**EXCERTO PARA LEITURA:**
------------------------

Quando se viaja vai-se exponenciadamente aberto para as surpresas, de olhos arregalados ao máximo, para nada se perder, para fruirmos ao máximo, aprendermos ao máximo de tudo quanto vemos. Mas, quando vamos ter com alguém pela primeira vez, sabemos que levamos alguma preparação. Um encontro de um humano com um humano tem, desde logo, como incoercível denominador comum a humanidade que em cada um dos interlocutores existe.

Os meus ininterruptos mais que dois anos de estada em Angola deram-me preciosas indicações. Este calor humano tão característico do português – ainda maior se se tratar de pessoas de baixa condição sócio-cultural que foram quem, durante anos e no geral, emigrou para aquelas terras –, este calor humano, dizia, passou, evidentemente, para o nativo. Mas o calor e a grandeza existiu, também, em portugueses de rara categoria, como, v.g., o egitaniense Eng. Crespo de Carvalho.

O encontro não podia ter sido mais fácil, porque os filhos de uma terra úbere são eles próprios intrínseca, admiravelmente, calorosos. São mais delongas baste ter em consideração as suas danças, o seu folclore.

------------------------

**MATERIAL FORNECIDO:**
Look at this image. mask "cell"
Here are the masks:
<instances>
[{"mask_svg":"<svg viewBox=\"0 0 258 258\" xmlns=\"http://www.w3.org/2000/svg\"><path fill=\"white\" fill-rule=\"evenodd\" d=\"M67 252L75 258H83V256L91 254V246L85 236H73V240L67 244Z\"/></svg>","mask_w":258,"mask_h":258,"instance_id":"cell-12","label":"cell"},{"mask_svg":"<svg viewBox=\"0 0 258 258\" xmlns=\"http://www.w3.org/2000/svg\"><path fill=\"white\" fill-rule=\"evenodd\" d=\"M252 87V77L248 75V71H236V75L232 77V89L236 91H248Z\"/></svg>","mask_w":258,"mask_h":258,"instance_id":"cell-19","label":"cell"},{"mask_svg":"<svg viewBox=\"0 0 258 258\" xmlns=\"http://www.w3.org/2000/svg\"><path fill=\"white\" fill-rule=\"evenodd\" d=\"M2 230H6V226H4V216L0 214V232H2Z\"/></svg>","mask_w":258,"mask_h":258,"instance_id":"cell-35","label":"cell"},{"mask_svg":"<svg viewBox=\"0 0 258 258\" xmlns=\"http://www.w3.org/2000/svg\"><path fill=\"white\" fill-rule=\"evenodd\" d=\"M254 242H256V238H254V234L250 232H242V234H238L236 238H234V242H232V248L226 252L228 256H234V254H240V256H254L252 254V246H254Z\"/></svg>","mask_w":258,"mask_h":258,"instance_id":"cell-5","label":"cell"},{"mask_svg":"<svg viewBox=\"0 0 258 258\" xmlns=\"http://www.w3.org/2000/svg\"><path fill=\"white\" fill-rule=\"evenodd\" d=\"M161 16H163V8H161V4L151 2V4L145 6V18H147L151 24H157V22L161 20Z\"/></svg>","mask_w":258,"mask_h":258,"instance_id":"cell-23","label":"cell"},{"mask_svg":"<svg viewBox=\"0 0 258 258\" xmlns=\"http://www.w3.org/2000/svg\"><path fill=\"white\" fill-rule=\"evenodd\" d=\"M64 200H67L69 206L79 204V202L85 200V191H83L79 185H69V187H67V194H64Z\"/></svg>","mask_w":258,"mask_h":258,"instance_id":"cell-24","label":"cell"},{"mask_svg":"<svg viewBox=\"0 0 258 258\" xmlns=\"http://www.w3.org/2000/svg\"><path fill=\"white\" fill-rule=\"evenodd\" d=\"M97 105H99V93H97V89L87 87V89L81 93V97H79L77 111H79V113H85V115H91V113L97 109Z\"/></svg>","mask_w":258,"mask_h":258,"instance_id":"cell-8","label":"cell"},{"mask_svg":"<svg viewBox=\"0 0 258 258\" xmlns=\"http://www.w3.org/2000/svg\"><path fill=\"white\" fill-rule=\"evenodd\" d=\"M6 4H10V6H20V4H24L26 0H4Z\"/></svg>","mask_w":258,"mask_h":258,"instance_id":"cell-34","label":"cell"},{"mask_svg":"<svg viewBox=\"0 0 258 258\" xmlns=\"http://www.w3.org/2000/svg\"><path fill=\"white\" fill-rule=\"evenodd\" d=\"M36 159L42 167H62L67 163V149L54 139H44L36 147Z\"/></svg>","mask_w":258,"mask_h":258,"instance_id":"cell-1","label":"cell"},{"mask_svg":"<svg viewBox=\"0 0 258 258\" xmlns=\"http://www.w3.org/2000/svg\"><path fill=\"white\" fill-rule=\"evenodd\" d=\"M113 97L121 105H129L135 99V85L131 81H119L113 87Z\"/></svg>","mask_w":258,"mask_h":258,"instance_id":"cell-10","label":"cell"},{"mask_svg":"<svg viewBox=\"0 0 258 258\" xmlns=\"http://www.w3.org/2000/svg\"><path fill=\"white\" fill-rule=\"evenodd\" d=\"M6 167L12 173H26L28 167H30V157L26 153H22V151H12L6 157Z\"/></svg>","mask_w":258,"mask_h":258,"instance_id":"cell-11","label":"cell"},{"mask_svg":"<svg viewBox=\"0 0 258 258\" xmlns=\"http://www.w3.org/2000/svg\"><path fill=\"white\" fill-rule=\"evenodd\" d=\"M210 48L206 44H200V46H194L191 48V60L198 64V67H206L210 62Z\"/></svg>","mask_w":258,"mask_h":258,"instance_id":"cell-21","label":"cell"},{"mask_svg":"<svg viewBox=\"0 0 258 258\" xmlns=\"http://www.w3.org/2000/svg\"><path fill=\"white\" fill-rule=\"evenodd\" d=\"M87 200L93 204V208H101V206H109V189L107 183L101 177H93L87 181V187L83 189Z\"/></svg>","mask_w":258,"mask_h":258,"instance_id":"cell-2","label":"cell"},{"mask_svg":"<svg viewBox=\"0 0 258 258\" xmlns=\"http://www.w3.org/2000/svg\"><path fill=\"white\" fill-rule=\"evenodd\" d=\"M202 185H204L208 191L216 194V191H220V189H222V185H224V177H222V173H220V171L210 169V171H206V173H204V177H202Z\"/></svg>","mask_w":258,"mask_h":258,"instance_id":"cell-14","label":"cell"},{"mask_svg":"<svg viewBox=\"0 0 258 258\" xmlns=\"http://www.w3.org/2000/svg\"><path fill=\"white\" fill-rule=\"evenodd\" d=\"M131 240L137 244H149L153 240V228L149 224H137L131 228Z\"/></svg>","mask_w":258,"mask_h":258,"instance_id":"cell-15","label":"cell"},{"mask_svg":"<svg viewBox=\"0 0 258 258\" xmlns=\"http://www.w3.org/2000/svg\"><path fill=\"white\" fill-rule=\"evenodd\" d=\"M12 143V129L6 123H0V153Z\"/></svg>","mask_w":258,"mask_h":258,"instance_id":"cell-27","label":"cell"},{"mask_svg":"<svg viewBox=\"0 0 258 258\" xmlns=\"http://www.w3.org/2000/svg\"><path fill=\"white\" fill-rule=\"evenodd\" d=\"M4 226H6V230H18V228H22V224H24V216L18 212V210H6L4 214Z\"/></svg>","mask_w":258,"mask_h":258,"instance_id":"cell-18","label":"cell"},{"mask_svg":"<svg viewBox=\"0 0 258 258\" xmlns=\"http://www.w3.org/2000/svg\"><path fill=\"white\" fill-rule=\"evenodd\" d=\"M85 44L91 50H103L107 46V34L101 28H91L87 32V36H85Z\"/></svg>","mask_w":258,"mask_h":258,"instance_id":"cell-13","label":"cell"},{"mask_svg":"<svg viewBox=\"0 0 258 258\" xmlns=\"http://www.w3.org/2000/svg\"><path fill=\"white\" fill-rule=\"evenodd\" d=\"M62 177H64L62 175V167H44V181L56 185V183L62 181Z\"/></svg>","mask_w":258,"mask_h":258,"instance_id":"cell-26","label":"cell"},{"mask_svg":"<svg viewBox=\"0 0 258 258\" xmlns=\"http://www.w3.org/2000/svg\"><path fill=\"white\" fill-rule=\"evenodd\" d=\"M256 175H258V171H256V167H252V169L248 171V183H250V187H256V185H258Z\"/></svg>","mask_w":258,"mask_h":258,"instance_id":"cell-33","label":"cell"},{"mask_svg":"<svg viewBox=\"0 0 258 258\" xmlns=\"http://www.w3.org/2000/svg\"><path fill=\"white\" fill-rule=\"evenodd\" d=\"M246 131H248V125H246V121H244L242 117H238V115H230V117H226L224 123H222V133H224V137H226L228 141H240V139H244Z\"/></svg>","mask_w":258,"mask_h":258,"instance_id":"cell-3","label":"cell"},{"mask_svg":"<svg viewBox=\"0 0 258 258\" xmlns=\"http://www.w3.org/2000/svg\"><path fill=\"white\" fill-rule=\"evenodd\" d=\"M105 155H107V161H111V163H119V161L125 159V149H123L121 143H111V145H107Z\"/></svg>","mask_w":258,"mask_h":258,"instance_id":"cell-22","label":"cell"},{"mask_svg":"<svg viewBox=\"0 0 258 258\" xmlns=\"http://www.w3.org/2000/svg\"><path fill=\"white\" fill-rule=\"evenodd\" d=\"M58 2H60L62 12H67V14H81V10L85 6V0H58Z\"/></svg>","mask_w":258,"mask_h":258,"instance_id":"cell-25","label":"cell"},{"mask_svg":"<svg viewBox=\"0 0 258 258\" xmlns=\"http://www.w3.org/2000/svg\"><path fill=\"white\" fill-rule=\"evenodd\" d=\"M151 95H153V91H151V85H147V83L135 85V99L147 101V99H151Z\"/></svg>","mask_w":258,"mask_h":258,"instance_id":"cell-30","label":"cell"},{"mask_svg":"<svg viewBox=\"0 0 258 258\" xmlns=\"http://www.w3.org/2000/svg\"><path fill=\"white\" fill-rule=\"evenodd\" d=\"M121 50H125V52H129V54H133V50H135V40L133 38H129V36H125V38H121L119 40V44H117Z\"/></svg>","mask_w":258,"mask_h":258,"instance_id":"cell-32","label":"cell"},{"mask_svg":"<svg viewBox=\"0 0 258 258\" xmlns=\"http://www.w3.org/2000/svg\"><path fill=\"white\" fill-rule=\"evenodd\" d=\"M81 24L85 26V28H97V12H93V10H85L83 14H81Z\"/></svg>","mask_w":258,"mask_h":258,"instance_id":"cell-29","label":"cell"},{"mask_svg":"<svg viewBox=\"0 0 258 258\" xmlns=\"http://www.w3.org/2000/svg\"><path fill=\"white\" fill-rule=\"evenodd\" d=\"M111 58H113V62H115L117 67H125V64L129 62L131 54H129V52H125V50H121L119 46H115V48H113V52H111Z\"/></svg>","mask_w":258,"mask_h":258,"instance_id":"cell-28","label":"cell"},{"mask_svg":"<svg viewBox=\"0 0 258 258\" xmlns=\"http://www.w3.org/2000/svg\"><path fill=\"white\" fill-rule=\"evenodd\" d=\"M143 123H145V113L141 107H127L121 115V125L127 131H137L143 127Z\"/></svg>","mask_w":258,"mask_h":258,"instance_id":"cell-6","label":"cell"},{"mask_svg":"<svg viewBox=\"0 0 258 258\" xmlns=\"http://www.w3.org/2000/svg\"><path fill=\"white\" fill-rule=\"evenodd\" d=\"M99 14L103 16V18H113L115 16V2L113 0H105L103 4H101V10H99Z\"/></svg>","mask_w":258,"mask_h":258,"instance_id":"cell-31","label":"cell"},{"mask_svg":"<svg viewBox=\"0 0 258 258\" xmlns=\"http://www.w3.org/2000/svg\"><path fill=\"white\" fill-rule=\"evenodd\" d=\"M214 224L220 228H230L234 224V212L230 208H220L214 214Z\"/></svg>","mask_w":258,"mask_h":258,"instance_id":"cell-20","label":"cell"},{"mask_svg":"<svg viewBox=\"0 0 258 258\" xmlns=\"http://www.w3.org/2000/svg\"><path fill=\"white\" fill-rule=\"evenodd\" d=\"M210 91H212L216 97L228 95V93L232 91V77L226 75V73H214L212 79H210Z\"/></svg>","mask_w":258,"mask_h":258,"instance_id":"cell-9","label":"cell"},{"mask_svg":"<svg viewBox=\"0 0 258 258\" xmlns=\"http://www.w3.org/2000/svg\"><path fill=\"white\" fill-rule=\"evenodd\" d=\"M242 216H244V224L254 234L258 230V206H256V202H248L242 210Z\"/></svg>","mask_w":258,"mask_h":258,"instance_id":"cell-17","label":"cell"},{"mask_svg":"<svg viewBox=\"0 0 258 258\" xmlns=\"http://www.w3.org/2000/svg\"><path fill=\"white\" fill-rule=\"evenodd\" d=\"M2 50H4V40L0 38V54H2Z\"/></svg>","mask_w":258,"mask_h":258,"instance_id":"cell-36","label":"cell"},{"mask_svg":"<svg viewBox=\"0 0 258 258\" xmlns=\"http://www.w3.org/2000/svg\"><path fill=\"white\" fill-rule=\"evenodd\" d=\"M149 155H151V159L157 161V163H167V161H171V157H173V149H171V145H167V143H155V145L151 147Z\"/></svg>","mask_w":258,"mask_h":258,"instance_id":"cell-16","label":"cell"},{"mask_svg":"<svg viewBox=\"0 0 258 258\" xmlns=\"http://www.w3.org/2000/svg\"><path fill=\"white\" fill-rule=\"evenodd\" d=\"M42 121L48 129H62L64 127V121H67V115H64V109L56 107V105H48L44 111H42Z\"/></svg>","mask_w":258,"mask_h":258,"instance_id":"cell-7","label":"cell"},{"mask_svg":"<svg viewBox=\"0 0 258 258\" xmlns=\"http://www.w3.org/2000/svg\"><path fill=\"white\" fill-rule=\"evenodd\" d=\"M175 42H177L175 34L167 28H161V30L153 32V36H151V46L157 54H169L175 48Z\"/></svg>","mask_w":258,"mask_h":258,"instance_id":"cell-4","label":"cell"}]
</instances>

------------------------

**AS SUAS TAREFAS:**
1. Indique todas as palavras terminadas em "-mente" que aparecem no excerto sobre a estada em Angola.
2. Transcreva do excerto sobre a estada em Angola o trecho que começa em "O encontro não" e vai até "o seu folclore.".

**RESULTADOS DO EXERCÍCIO:**
1. exponenciadamente, evidentemente, admiravelmente

2.
O encontro não podia ter sido mais fácil, porque os filhos de uma terra úbere são eles próprios intrínseca, admiravelmente, calorosos. São mais delongas baste ter em consideração as suas danças, o seu folclore.